Written by Sarah NEGEDU

2016 budget: FIRS targets non-oil sector

As the debate for alternative sources of revenue to fund the 2016 budget deeps, the Federal Inland Revenue Service, FIRS, has given the assurance that it will generate N4.695 trillion from the non-oil sector to finance the budget.

Executive chairman of the FIRS, Mr. Babatunde Fowler, who gave the assurance at the 2016 Annual Corporate Strategy Retreat of the service, said a total of N2tn is expected to be generated from Value Added Tax, while N1.87tn to be generated from companies’ income tax.

An additional N800bn will be generated from the petroleum profit tax and another n180bn from education tax and the national information technology development fund’s N20bn.

According to Fowler, “We have proposed a revenue target of N4.957tn for 2016. This target is largely dependent on non-oil collections and in particular, VAT will account for N2tn while CIT is expected to account for N1.87tn.

“Between them, these two taxes are expected to provide almost 80 percent of our collection in 2016. We therefore have our work cut out and there is no room for complacency.”

Expressing his displeasure over the inability of the FIRS to collect the N4.57 trillion target of 2015, the chairman said the service generated N3.743 trillion due to significant drop in oil taxes, just as it was short of meeting the target for non-oil taxes, VAT and CIT.

Fowler disclosed that from the VAT, the sum of N767.33bn was generated out of a revenue target of N1.28tn, out of a target N1.48tn for PPT, N1.28tn was generated while in the area of CIT, N1.29tn was collected from the target of N1.51tn.

The former Lagos state tax administrator however expressed confidence that FIRS in 2016 would not only meet the revenue target but surpass it.

In his remarks at the event, Minister of Budget and National Planning, Udo Udoma, said the reforms being carried out in agencies of government have provided a platform to generate additional revenue from non-oil sources.

The minister, who was represented by the permanent secretary in the ministry, Mrs.

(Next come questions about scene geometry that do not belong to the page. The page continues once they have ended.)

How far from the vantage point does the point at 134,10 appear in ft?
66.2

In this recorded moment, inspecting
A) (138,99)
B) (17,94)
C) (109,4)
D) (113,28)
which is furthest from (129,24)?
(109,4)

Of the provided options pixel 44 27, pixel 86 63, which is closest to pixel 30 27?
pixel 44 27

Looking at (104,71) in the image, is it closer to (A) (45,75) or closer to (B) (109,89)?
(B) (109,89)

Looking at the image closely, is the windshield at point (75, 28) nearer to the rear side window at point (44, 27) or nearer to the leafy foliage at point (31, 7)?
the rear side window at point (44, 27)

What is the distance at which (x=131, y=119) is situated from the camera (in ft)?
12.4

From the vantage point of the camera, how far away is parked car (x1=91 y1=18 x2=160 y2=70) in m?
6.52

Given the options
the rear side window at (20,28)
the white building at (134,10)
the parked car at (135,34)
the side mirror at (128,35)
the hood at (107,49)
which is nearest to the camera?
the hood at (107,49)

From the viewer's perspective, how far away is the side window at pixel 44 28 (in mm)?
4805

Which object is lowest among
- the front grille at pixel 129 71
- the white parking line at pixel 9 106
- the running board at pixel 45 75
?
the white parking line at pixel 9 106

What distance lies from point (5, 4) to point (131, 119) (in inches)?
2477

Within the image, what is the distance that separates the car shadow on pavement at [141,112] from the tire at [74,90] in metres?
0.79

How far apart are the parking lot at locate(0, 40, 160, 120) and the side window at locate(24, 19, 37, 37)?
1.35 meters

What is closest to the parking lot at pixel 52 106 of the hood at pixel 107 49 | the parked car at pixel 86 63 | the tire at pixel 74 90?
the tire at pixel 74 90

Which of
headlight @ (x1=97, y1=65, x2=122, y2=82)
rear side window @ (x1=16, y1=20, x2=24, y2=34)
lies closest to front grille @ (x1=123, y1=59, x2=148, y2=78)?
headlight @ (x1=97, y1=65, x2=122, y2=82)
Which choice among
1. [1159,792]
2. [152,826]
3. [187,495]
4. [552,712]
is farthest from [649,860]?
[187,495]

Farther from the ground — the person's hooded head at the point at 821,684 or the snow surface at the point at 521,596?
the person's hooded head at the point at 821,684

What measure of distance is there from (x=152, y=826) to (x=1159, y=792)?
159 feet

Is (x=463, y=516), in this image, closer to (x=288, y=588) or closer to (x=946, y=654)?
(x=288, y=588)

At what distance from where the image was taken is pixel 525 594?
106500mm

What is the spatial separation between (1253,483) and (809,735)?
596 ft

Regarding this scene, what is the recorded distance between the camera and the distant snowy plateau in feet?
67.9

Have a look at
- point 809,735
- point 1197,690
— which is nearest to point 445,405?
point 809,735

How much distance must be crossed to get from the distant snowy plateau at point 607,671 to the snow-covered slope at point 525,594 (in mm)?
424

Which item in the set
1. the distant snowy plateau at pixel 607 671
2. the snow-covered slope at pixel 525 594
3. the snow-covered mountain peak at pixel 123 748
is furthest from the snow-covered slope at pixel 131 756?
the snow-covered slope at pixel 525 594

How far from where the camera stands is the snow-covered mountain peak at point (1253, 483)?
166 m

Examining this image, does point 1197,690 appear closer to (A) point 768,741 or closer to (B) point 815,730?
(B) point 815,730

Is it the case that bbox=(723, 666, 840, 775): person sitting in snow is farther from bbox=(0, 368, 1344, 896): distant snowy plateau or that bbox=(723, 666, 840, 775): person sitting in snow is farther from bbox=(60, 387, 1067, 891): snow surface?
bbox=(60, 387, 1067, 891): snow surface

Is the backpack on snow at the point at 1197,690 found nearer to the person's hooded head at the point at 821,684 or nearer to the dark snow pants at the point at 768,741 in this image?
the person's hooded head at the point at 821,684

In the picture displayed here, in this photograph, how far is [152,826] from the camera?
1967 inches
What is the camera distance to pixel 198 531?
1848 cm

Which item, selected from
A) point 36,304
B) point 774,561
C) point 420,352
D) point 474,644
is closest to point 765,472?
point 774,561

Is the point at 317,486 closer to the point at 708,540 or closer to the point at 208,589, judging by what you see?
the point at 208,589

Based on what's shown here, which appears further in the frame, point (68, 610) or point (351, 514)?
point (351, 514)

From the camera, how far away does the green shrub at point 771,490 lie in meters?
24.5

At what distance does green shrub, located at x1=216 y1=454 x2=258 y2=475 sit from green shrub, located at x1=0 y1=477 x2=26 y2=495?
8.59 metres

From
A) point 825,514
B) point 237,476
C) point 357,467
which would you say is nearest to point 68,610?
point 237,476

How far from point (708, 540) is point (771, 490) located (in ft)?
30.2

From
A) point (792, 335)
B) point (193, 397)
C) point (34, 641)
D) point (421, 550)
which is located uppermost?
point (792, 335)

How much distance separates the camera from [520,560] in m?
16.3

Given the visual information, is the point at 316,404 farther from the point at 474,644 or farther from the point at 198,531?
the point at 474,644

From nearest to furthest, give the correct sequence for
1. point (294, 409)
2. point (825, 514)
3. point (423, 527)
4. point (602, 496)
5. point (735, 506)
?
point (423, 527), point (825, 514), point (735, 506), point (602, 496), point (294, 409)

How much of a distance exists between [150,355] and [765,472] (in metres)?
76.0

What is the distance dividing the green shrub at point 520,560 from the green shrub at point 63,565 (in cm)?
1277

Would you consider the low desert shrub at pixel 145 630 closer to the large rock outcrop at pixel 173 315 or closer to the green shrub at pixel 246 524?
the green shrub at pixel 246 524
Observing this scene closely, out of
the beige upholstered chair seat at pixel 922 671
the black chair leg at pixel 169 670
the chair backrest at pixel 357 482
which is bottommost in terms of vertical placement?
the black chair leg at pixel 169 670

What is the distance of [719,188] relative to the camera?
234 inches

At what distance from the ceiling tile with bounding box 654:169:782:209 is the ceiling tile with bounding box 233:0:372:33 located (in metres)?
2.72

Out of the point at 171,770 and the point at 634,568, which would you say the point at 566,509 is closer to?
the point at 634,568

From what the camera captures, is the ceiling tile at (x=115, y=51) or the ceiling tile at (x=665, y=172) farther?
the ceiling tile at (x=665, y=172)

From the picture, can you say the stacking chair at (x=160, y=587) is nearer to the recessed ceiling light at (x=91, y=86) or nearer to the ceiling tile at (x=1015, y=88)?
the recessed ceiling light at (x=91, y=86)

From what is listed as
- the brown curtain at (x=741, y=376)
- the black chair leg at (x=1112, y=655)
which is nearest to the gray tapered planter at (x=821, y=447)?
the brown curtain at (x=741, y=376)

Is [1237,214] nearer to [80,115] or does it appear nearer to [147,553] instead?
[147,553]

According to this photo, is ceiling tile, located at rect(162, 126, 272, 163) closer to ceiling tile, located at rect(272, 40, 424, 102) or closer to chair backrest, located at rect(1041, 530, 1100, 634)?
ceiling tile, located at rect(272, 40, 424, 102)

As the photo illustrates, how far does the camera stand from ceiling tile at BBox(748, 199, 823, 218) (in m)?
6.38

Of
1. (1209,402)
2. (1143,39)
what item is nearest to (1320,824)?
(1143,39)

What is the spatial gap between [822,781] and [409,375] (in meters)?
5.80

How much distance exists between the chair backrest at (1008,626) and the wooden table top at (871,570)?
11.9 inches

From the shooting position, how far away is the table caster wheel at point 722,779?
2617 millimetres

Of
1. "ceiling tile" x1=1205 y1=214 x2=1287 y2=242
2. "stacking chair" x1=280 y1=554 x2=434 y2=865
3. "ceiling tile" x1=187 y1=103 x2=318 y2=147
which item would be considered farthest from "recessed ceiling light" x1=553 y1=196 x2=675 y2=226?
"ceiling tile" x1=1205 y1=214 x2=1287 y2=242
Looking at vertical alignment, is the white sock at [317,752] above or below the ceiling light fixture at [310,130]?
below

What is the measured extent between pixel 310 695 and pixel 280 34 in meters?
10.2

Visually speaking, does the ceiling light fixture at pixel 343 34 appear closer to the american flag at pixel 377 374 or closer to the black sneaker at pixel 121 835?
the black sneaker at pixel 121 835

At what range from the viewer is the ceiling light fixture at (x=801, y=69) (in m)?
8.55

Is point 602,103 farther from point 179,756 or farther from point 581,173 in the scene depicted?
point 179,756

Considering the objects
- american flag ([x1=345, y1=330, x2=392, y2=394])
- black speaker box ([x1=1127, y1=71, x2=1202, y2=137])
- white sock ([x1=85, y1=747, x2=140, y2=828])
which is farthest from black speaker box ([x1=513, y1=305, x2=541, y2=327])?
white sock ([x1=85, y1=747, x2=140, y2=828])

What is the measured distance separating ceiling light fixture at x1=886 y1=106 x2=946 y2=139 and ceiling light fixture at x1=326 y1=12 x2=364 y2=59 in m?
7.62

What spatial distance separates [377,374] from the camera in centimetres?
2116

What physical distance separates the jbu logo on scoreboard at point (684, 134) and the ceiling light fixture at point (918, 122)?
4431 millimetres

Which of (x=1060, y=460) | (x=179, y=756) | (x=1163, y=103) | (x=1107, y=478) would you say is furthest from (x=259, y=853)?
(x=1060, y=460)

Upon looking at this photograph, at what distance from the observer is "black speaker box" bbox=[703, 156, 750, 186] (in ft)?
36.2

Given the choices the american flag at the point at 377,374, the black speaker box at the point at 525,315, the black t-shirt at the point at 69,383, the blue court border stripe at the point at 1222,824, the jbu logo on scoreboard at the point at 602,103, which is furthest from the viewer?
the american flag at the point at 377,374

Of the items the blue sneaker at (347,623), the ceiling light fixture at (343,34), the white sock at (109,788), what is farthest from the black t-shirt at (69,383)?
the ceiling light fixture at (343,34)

Fatimah Nana Mede, said Nigeria is yet to take advantage of its size as the largest economy in Africa to generate enough revenue from non-oil sources as Nigeria’s tax to GDP ratio still falls below global average.

He said increased non-oil revenue would be achieved through multi-faceted channels, including a comprehensive audit, compliance to spending guidelines by Government Owned Enterprises, GOEs, with a view to enhancing independent revenue remittance from N489.29 billion in 2015 to N1.5 trillion in 2016.

Other avenues include the full implementation of the Treasury Single Account to generate N900 billion operating surplus from the Central Bank of Nigeria, Nigerian National Petroleum Corporation and the Nigerian Maritime and Safety Agency, NIMASA.

He said Nigeria will also look at broadening tax base and improving efficiency in tax refined collection expected to raise VAT collection to N1.42 trillion in 2016 from N1.34 trillion in 2015 and funds recovery in the region of N162.43 from NPDC.